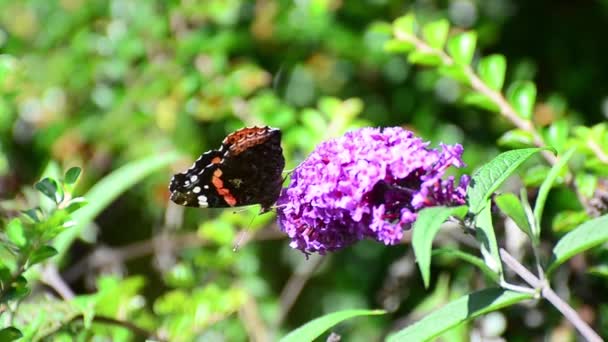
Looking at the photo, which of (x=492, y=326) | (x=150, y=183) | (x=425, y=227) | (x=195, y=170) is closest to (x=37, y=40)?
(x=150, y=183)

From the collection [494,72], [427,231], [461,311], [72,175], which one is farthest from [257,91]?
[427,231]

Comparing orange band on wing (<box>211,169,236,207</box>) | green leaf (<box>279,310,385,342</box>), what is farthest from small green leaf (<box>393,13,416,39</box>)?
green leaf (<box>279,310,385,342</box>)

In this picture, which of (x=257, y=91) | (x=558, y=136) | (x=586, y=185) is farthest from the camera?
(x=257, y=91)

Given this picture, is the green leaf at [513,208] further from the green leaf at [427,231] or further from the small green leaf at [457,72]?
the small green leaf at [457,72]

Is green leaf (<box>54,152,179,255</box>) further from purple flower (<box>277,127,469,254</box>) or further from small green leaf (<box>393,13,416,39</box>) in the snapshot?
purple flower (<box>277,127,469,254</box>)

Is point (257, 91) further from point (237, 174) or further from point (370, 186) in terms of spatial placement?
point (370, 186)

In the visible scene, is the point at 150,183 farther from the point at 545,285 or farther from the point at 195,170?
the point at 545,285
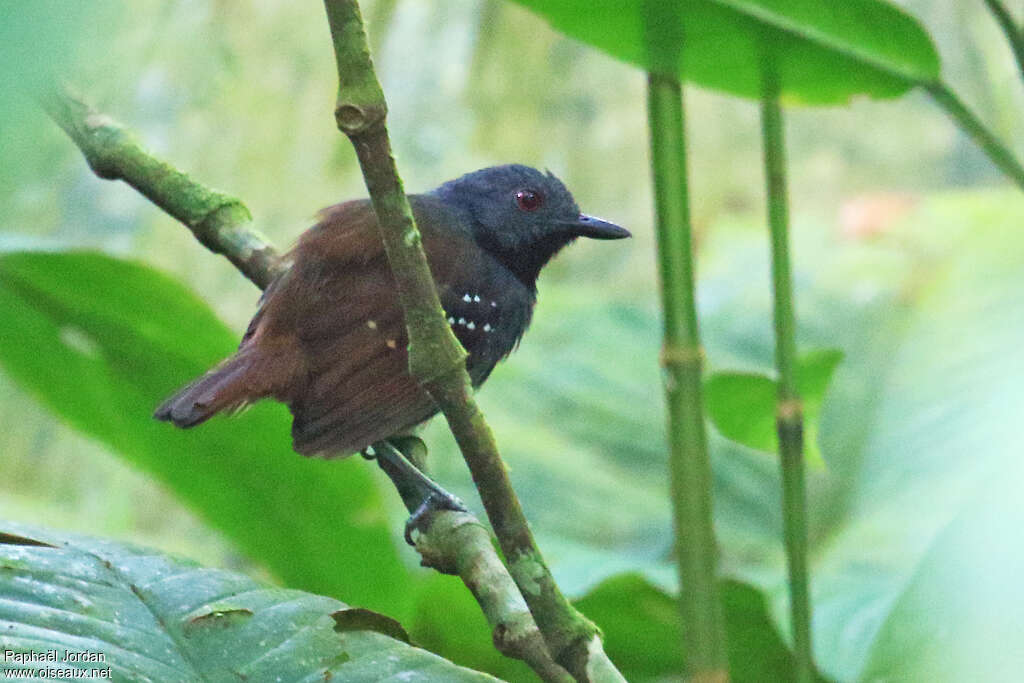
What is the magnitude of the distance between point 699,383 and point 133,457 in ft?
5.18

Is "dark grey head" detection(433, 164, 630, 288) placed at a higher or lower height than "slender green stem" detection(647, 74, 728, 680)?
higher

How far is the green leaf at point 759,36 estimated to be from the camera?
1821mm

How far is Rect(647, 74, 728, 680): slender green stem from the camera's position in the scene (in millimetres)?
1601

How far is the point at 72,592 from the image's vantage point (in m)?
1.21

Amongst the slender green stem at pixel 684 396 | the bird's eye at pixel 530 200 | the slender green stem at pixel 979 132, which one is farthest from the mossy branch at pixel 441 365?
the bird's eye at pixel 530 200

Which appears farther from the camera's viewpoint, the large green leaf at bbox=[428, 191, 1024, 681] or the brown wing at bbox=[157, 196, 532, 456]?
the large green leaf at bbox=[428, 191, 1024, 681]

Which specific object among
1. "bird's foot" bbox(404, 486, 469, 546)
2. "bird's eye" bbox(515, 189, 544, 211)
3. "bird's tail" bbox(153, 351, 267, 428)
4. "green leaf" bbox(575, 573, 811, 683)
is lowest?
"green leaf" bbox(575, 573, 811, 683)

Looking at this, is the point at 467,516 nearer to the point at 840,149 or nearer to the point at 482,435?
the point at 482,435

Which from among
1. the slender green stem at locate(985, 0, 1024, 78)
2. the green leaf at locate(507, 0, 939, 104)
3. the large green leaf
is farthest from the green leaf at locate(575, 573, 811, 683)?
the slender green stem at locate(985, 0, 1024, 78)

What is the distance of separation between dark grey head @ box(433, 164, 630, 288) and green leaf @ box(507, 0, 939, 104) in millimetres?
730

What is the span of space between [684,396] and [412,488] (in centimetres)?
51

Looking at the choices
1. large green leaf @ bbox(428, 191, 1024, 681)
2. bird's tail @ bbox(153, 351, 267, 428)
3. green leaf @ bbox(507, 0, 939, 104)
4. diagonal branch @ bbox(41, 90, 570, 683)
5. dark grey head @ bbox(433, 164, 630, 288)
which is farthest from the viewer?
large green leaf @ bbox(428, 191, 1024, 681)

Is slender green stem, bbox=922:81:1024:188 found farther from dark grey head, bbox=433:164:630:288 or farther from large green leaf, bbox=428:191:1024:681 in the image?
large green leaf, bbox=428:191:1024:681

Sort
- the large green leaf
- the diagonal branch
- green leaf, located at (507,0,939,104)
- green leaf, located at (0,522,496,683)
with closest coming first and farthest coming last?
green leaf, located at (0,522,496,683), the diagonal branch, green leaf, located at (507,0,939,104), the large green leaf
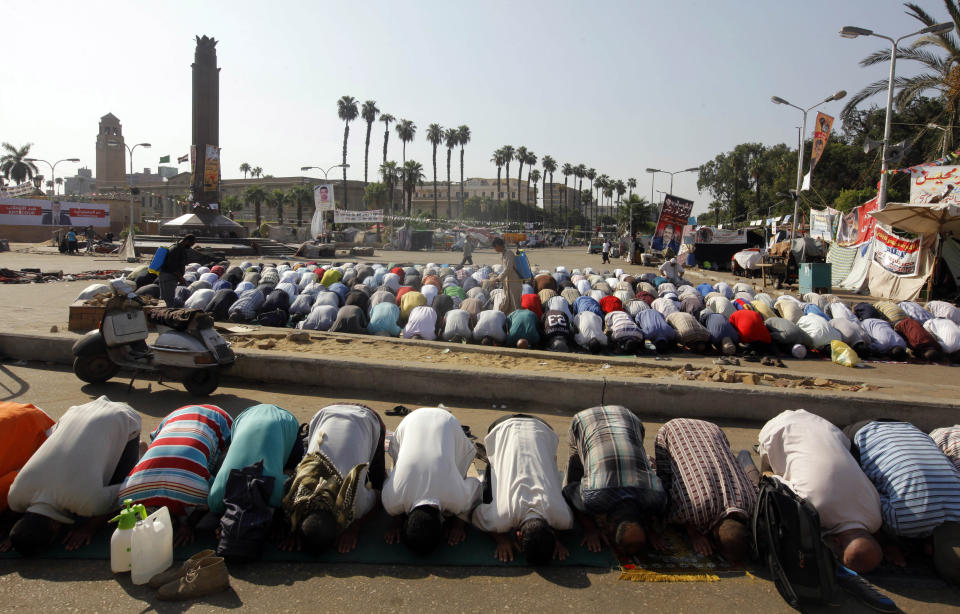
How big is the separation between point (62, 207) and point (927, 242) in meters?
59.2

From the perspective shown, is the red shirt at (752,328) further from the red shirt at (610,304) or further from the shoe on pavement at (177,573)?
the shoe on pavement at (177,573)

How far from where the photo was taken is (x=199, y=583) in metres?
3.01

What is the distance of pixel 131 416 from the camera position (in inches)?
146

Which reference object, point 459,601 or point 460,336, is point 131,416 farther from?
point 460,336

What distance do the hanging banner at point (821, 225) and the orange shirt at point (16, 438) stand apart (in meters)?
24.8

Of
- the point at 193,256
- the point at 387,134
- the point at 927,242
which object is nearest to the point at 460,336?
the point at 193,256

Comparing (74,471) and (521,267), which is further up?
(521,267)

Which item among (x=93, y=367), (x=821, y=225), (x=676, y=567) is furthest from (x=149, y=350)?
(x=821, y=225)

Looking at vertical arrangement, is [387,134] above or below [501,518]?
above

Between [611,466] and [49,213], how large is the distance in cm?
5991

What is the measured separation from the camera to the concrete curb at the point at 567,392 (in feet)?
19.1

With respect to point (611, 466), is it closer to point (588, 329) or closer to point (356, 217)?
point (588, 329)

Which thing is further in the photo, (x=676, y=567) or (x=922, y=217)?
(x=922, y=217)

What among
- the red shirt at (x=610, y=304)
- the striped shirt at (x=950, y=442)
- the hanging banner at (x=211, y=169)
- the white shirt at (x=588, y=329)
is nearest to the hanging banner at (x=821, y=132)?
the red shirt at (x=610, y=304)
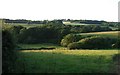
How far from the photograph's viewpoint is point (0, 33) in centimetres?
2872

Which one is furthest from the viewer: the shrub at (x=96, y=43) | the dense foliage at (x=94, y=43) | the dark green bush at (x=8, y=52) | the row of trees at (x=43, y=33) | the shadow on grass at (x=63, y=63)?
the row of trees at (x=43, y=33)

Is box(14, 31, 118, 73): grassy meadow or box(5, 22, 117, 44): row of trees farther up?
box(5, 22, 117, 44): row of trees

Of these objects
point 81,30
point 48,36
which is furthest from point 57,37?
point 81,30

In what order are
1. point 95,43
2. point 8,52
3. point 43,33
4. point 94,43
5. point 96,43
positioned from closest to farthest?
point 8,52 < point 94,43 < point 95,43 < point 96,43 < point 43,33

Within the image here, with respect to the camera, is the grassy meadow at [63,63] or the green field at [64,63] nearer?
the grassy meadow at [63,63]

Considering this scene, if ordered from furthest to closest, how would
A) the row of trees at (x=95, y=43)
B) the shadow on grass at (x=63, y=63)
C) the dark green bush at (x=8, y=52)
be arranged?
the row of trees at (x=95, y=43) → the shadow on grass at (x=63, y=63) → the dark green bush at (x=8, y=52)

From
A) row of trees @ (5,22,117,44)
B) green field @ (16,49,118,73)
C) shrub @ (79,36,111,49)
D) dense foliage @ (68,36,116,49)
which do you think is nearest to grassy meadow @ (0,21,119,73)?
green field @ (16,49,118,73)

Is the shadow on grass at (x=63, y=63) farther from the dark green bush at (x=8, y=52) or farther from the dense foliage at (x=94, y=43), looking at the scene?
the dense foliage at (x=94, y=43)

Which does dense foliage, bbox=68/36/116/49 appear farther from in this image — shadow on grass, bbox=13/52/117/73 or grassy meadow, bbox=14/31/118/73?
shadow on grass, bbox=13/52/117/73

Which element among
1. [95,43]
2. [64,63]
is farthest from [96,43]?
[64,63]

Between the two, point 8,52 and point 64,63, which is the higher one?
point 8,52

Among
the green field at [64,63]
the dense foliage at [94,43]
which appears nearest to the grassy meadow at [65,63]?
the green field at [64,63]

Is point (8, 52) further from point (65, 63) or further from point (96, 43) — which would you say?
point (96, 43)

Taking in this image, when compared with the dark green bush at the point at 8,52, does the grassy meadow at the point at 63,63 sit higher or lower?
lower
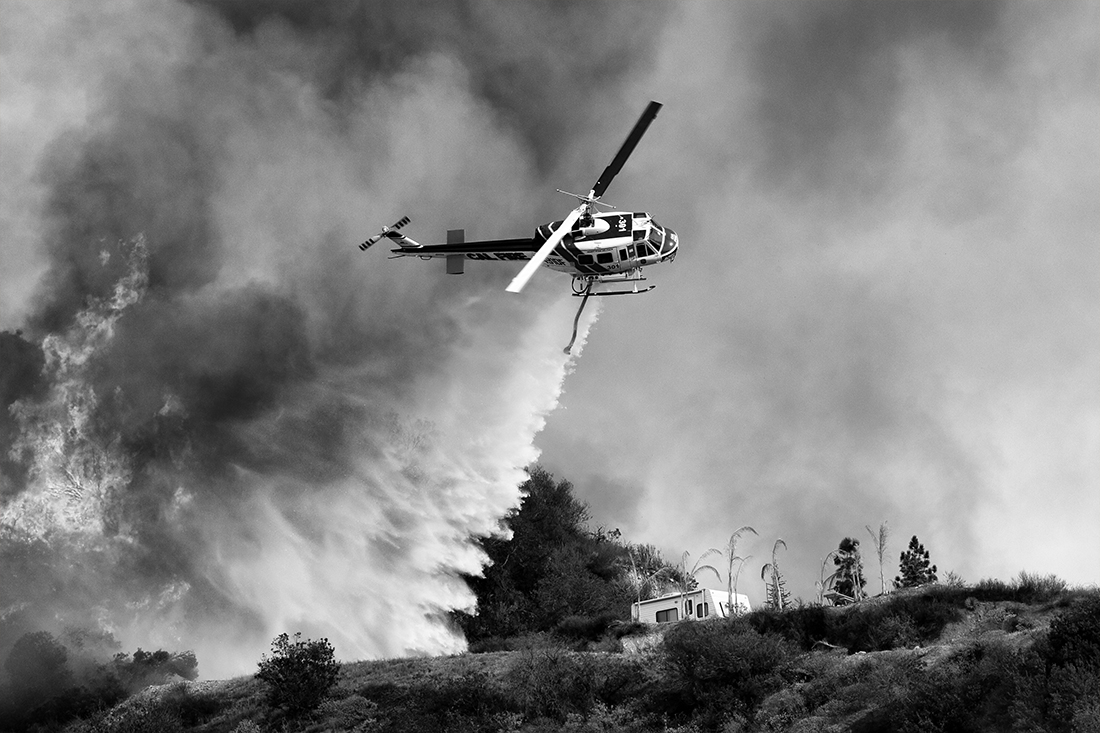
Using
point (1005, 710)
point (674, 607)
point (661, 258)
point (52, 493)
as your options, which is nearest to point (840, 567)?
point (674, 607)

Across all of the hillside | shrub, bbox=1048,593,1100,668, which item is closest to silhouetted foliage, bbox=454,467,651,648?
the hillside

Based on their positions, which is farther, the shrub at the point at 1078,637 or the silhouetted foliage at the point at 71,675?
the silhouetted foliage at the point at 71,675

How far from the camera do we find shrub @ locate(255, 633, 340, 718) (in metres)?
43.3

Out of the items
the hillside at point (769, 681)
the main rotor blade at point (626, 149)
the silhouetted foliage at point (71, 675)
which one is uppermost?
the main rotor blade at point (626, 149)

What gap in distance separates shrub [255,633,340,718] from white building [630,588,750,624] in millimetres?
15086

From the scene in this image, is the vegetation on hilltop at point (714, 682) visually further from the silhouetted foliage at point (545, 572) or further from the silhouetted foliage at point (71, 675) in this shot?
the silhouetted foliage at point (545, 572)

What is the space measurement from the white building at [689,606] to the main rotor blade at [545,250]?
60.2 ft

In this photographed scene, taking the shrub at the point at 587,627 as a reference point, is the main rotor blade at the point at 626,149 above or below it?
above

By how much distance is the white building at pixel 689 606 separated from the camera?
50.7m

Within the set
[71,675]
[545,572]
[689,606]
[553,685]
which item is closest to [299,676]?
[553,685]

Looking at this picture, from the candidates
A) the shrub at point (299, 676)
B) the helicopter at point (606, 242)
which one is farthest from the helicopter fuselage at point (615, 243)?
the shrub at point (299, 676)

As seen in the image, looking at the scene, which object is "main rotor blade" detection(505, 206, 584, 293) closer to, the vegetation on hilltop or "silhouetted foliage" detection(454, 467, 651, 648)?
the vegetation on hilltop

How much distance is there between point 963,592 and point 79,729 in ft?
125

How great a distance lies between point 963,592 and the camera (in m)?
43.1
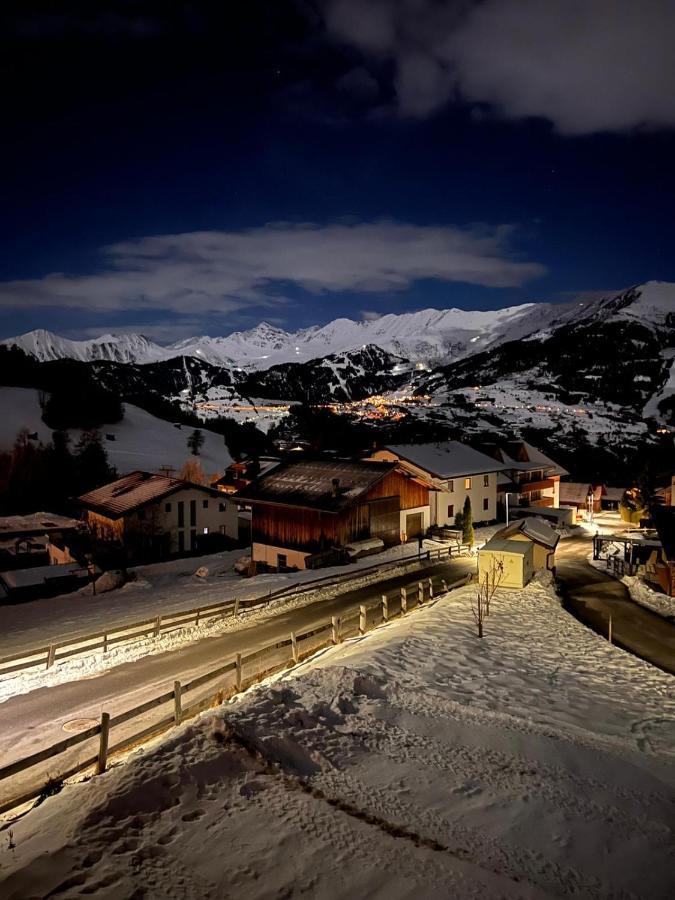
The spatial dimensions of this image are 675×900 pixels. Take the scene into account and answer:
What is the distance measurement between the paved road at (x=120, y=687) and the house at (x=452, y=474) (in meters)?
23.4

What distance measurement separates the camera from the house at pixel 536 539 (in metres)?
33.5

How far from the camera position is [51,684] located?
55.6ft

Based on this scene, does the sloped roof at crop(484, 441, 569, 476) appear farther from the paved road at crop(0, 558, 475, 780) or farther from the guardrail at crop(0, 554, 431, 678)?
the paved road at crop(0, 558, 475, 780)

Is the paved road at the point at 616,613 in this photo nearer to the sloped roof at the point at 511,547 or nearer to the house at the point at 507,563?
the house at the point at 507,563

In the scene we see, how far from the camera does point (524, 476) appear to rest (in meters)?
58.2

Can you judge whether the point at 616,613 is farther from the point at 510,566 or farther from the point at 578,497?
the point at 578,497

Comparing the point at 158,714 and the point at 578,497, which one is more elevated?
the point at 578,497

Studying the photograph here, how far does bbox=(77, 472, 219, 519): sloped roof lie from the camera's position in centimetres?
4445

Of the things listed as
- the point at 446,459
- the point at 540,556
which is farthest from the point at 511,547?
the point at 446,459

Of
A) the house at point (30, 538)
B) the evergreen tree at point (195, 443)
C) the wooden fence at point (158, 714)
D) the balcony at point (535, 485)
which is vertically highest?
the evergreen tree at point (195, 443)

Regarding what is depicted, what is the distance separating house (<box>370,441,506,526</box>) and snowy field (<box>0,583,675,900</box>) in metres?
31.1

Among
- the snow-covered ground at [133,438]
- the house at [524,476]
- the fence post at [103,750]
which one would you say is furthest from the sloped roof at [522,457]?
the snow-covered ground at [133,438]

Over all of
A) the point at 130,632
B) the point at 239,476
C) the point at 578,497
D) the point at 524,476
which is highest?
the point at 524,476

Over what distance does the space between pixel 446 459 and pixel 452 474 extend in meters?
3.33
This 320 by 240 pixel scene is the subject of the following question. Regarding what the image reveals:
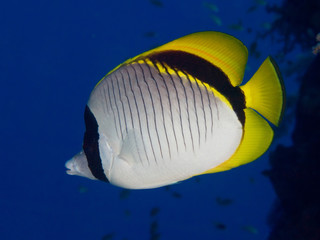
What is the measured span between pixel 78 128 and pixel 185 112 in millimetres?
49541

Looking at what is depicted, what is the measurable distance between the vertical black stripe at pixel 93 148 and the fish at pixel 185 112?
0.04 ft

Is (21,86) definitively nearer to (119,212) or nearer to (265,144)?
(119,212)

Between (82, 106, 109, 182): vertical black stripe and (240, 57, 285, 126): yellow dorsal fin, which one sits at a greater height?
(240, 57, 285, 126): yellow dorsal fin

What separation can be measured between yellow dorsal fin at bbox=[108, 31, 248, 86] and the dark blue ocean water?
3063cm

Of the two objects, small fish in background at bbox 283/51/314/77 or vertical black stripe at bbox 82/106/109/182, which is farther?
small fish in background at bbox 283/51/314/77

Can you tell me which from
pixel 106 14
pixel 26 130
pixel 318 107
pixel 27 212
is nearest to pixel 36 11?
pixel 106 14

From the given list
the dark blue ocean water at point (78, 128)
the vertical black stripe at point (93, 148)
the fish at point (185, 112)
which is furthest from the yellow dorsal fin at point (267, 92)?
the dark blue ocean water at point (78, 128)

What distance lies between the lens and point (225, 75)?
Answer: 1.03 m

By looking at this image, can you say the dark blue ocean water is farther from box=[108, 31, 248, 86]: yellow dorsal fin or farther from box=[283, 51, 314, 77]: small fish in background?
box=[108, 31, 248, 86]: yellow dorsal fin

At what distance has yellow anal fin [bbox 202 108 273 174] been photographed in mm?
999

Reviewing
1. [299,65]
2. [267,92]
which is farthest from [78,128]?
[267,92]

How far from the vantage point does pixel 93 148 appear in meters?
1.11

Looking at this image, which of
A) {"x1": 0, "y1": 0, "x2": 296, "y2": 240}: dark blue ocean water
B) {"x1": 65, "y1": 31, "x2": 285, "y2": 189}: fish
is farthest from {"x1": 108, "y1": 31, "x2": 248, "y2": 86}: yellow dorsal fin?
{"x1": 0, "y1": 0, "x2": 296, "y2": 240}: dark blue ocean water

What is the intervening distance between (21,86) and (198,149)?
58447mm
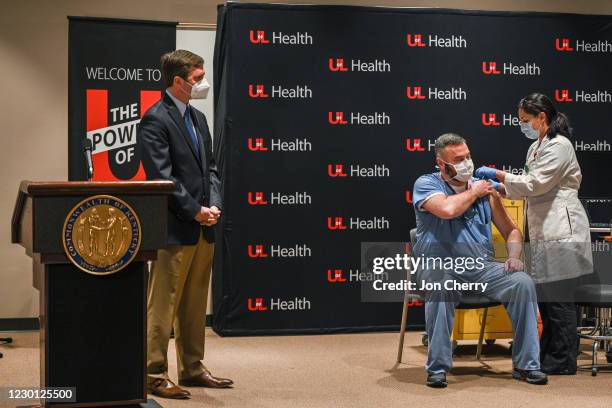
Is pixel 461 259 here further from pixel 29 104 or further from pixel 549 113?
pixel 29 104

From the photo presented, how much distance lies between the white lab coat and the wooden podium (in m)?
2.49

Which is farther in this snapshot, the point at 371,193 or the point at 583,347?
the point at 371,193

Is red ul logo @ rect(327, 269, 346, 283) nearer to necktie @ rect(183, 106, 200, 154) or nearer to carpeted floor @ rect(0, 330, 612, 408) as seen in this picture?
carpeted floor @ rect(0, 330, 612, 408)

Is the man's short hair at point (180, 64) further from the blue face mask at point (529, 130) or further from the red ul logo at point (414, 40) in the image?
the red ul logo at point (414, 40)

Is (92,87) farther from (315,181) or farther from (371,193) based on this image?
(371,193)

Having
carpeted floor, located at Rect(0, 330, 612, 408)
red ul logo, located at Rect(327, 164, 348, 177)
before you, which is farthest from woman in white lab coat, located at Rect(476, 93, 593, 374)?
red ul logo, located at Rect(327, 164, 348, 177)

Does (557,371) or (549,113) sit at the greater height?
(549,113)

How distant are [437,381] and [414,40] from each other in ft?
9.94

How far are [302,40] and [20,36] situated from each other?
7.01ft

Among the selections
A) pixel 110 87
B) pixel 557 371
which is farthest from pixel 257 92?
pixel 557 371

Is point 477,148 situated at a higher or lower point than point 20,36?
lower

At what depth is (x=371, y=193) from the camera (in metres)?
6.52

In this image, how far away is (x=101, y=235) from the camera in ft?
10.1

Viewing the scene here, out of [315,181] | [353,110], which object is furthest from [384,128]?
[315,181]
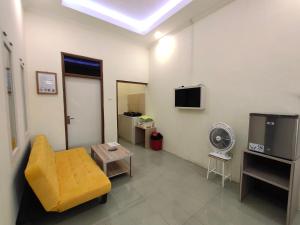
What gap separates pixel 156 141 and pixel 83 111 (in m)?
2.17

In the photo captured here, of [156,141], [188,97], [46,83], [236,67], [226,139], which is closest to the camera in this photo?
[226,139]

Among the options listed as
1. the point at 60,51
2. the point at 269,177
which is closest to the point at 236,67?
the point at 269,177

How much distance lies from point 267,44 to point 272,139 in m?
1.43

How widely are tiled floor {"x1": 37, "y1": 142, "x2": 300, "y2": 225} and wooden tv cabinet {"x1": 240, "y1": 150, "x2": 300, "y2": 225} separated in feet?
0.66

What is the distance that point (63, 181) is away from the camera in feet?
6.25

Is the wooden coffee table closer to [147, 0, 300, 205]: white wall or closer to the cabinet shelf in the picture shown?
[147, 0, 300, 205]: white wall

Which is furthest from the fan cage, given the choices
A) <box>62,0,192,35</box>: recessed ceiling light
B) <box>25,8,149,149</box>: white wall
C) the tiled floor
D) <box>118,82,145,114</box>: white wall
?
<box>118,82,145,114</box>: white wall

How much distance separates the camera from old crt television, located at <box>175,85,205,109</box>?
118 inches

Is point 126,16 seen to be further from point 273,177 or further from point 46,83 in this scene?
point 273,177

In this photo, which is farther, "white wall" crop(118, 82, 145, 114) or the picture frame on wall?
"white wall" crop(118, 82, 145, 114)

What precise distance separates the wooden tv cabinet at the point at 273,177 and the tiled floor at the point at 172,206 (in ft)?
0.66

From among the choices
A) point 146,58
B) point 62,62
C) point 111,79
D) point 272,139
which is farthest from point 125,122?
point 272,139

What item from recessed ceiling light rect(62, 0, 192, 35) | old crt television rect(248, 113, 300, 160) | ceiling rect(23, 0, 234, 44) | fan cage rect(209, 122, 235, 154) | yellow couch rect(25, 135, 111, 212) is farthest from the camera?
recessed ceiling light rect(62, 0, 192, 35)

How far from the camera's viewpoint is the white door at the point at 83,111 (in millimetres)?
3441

-- TASK GOAL --
Take the lines above from the one holding "What gap separates" to the last and output them exactly.

-- TASK OUTPUT --
What gap separates pixel 156 141 and pixel 83 111 (in m)?
2.17

In the photo captured here, of [156,141], [188,97], [46,83], [236,67], [226,139], which is closest to the camera in this photo?
[226,139]

Among the options listed as
1. the point at 60,51
2. the point at 269,177
which is closest to the point at 236,67?
the point at 269,177

How much distance lies from point 267,44 to point 272,139 in m?
1.43

How widely are tiled floor {"x1": 37, "y1": 142, "x2": 300, "y2": 225} and wooden tv cabinet {"x1": 240, "y1": 150, "x2": 300, "y2": 225} separated in feet?
0.66

What is the distance that point (63, 181) is away from the camera in feet?
6.25

Is the wooden coffee table closer to [147, 0, 300, 205]: white wall or closer to the cabinet shelf in the picture shown?
[147, 0, 300, 205]: white wall

Which is furthest from the fan cage, given the choices
A) <box>62,0,192,35</box>: recessed ceiling light
B) <box>25,8,149,149</box>: white wall
C) the tiled floor
D) <box>118,82,145,114</box>: white wall
?
<box>118,82,145,114</box>: white wall

How much distance separates the camera from old crt television, located at <box>175,85,205,109</box>?
118 inches

Is point 126,16 seen to be further from point 273,177 or further from point 46,83 in this scene?
point 273,177

In this photo, which is farther, "white wall" crop(118, 82, 145, 114) or the picture frame on wall?
"white wall" crop(118, 82, 145, 114)

What precise distance separates the wooden tv cabinet at the point at 273,177 and the tiled floor at the point at 172,206 (in ft)?
0.66

From among the choices
A) point 146,58
B) point 62,62
C) point 111,79
D) point 272,139
which is farthest from point 125,122?
point 272,139

What item from recessed ceiling light rect(62, 0, 192, 35) | old crt television rect(248, 113, 300, 160) | ceiling rect(23, 0, 234, 44) | fan cage rect(209, 122, 235, 154) | yellow couch rect(25, 135, 111, 212) is farthest from the camera?
recessed ceiling light rect(62, 0, 192, 35)

How far from the camera's viewpoint is the white door at the point at 83,111 (in millimetres)?
3441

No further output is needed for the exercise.